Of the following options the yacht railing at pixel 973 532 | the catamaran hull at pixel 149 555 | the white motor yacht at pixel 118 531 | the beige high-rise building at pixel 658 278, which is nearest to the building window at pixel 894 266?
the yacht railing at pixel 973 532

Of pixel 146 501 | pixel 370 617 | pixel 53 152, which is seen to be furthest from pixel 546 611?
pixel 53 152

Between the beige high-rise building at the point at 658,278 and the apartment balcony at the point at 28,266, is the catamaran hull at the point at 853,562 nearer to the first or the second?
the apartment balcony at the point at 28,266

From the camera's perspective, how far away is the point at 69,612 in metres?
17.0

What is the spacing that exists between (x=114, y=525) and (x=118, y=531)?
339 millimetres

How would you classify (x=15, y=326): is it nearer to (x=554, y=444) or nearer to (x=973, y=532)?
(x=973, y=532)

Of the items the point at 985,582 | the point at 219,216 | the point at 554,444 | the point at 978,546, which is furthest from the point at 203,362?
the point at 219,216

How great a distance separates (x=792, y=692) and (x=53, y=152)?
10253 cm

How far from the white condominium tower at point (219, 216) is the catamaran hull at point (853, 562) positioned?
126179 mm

● ● ● ●

### Что нужно сделать
Пожалуйста, преобразуйте материал в CSV с двумя столбцами «формулировка» и «ответ», по одной строке на каждую формулировку с ее ответом, заключив каждое поле в кавычки и заменив переносы строк пробелами. Начните со строки, где есть «How great a», и закончите в конце материала.

### Решение задания
формулировка,ответ
"How great a distance separates (x=792, y=692) and (x=53, y=152)?","10253 cm"
"How far from the white condominium tower at point (219, 216) is the catamaran hull at point (853, 562) positioned?","126179 mm"